(JollofNews) – Brikama, one of Gambia’s most populated towns is expanding in business with several investors adding on the already existing ones and the erection of new stalls on road sides and corners.
The town’s location and it’s proximity to some of Senegal’s Cassamance region commercial towns like Zigenzour has earned it the opportunity and suitability for business and other related activities.
Brikama lies some 35 km south of Gambia’s capital Banjul, serving the entire West Coast Region, apparently the biggest region in the country with a population of 699, 704 inhabitants and a population density of 397, according to a 2013 national census.
Since the end of Gambia’s former President Yahya Jammeh’s regime last year, both local and foreign investors begin to focus attention on the town. Business in the commercial town used to be dominated by Senegalese, Guinean and Nigerians with just few Gambians but the trend is now changing with more Gambians going into business.
Brikama Area Council has also begin more investment with the construction of over 7 million dalasi market expansion project last year.
“Business is truly expanding in Brikama but the area council need to do more,” one of the businessmen at the Brikama market who want to remain anonymous said.
He said the council need to make more expansion of the market and stop some peoples’ attachment of shops on road sides that is causing congestion.
Brikama is also home to numerous educational institutions including The Gambia College, which trains the nation’s teachers, and the Regional Education Office for the West Coast Region of the country.
The town is known for wood carving and for its musicians. Local attractions include the
Makasutu Culture Forest in Kembujeh, a small community connected to Brikama where former president Yahya Jammeh’s first wife Tuti Faal hailed from.
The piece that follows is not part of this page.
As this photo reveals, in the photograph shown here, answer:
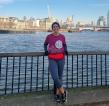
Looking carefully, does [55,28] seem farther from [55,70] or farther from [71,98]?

“We are paying tax everyday and we need good service delivery from the cpuncil,” a Guinean business man said.
He admit that business is going fine in the town but the increase in the erections of some “illegal” canteens on road sides in making movement impossible.
Brikama’s comfortability remain during dry season but in the rainy season, the town turns into water logg, making movement difficult and business stagnant. “Well, if the market space is not enough, why can’t they relocate it at a bigger space. God forbid,if there is fire outbreak in he market, it will be disastrous.”
The Brikama Area Council public relations officer, Ebrima Sawaneh said they as a council are and will always stand for the interest of the people they serve. “I know the expansion of business in Brikama include some number of Governmment policies, including reduction on fuel prices and fares and that has led to the reduction on basic commodities.”